Transcribe the records below exactly as written, from the opening line through the line that contains "genus: Petroica".

# Supplied material:
::::::
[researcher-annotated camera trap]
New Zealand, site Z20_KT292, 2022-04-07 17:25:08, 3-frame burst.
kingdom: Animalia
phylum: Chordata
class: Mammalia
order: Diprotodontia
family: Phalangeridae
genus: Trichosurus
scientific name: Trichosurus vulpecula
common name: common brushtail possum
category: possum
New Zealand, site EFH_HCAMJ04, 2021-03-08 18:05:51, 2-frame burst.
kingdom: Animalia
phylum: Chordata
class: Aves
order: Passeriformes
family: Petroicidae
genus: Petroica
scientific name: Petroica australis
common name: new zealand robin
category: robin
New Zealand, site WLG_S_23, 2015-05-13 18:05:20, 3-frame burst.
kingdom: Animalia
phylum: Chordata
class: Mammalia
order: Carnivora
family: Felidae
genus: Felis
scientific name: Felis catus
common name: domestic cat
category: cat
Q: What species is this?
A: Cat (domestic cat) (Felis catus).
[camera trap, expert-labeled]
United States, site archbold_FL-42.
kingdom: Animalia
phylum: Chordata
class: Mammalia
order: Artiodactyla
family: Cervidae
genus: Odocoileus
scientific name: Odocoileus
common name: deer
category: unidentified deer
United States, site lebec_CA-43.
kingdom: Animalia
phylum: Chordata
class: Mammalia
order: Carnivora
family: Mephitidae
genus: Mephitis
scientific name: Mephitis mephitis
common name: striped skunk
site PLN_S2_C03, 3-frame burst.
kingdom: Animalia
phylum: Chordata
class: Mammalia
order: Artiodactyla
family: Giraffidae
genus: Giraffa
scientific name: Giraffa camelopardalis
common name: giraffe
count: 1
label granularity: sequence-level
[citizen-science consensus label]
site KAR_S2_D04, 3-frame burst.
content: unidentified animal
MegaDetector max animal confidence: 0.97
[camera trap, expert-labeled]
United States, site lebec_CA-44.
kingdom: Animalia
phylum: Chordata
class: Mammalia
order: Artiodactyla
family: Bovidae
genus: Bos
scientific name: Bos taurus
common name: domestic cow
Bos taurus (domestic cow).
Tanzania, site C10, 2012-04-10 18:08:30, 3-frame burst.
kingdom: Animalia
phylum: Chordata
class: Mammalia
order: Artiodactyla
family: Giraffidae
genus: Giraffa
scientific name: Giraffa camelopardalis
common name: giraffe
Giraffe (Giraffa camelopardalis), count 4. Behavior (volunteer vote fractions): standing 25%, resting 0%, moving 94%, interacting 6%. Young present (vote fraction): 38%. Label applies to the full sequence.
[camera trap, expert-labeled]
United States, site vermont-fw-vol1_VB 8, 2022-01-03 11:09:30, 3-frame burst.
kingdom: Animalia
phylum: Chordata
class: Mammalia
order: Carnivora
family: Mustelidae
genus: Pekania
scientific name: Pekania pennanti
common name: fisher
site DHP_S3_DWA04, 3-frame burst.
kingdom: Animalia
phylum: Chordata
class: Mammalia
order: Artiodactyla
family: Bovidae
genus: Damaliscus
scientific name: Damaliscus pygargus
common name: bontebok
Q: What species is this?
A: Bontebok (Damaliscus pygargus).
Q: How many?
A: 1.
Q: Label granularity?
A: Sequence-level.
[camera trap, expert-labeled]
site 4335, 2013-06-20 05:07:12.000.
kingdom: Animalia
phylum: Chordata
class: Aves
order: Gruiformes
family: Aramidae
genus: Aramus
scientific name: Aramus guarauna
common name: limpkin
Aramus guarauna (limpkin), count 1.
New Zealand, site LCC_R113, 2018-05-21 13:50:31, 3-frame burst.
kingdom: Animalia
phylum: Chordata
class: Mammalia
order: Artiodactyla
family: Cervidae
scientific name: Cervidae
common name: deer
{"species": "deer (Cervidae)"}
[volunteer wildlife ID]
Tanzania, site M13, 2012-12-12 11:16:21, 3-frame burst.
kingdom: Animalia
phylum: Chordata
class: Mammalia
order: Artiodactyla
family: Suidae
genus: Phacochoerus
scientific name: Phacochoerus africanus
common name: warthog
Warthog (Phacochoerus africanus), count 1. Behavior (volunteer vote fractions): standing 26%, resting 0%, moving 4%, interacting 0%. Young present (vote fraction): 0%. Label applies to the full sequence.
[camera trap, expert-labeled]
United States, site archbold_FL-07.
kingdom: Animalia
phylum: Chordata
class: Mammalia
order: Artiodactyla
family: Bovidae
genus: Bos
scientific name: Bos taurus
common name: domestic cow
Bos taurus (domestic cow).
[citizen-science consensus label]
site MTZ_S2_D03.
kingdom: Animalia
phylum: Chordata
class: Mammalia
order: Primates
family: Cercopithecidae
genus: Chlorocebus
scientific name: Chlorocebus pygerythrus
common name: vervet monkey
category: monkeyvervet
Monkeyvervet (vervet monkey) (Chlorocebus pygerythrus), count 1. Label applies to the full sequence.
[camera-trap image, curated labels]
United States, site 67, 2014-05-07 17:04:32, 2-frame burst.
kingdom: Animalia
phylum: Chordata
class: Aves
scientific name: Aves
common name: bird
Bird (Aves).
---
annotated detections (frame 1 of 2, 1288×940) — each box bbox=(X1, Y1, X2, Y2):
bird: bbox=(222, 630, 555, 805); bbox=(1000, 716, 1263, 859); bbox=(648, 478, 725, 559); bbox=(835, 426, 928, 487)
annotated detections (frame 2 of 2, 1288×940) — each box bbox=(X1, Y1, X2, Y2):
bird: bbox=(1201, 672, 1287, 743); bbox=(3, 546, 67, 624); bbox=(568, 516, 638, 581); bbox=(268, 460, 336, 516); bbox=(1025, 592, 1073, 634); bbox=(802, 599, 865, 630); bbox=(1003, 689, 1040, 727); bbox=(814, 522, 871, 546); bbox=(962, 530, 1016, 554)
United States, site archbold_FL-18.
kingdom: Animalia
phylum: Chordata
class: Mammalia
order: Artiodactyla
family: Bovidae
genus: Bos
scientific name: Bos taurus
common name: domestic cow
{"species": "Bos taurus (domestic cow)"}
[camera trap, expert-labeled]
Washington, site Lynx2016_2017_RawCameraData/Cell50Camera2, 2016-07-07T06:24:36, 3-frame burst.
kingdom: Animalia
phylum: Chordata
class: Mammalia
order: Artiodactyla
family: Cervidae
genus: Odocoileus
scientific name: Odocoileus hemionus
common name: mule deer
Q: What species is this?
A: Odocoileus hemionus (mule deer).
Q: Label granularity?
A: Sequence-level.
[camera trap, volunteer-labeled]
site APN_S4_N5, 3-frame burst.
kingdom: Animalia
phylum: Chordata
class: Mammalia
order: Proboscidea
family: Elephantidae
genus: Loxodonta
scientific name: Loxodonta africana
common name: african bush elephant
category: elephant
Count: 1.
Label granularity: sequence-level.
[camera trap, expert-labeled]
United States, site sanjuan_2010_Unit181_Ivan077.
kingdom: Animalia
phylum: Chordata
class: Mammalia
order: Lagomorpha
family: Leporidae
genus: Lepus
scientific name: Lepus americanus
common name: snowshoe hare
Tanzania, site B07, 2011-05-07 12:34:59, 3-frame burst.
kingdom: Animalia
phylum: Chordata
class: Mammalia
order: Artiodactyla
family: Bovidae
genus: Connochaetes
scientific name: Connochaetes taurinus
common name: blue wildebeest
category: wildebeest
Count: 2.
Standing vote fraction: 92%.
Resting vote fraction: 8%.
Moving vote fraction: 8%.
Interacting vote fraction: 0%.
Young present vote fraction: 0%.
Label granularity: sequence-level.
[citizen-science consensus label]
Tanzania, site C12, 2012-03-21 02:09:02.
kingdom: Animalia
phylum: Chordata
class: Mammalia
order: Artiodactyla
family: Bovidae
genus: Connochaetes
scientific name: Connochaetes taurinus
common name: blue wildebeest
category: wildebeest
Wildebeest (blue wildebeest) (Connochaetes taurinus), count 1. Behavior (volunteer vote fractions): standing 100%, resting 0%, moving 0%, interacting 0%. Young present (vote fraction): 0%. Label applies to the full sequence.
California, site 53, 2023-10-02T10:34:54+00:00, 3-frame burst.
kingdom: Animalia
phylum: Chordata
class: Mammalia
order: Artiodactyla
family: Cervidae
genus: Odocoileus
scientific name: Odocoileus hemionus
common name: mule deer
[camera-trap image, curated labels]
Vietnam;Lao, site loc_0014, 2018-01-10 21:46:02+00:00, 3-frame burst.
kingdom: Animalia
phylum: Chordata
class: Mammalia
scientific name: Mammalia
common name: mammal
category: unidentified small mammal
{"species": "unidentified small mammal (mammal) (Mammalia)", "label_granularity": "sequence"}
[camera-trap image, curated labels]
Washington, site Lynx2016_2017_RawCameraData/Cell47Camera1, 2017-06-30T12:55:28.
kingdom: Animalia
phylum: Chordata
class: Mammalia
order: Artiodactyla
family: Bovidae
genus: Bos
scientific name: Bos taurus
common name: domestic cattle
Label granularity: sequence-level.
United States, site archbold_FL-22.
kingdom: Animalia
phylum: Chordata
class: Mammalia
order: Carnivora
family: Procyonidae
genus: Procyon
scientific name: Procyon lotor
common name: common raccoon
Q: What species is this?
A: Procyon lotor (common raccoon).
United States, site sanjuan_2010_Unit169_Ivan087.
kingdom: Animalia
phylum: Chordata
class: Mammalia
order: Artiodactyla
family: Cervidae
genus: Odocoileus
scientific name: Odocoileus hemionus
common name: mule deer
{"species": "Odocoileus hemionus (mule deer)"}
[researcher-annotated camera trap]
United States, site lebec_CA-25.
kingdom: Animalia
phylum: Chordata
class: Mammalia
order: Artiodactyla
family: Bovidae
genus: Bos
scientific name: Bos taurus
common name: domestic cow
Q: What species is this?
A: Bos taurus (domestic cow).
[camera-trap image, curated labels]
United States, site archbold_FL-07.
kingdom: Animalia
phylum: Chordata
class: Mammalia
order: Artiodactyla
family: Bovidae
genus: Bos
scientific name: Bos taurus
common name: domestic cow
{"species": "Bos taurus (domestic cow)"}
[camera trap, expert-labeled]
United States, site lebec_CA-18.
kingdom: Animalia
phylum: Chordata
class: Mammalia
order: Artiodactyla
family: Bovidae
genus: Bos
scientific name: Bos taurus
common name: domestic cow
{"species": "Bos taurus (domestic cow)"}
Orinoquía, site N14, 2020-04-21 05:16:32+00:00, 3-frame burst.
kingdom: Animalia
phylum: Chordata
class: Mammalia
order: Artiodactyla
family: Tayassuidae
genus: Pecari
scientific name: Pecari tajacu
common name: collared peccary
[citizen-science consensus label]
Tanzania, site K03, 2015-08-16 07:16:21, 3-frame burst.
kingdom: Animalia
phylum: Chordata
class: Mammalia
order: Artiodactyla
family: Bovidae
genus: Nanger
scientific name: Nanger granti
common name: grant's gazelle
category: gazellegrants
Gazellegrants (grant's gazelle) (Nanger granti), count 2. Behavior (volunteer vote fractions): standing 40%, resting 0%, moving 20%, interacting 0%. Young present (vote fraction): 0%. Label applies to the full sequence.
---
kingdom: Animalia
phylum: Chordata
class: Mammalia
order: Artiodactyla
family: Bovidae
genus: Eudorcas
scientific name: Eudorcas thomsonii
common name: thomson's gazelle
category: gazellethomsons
::::::
# Exercise result:
[researcher-annotated camera trap]
New Zealand, site Z20_KT292, 2022-04-07 17:25:08, 3-frame burst.
kingdom: Animalia
phylum: Chordata
class: Mammalia
order: Diprotodontia
family: Phalangeridae
genus: Trichosurus
scientific name: Trichosurus vulpecula
common name: common brushtail possum
category: possum
New Zealand, site EFH_HCAMJ04, 2021-03-08 18:05:51, 2-frame burst.
kingdom: Animalia
phylum: Chordata
class: Aves
order: Passeriformes
family: Petroicidae
genus: Petroica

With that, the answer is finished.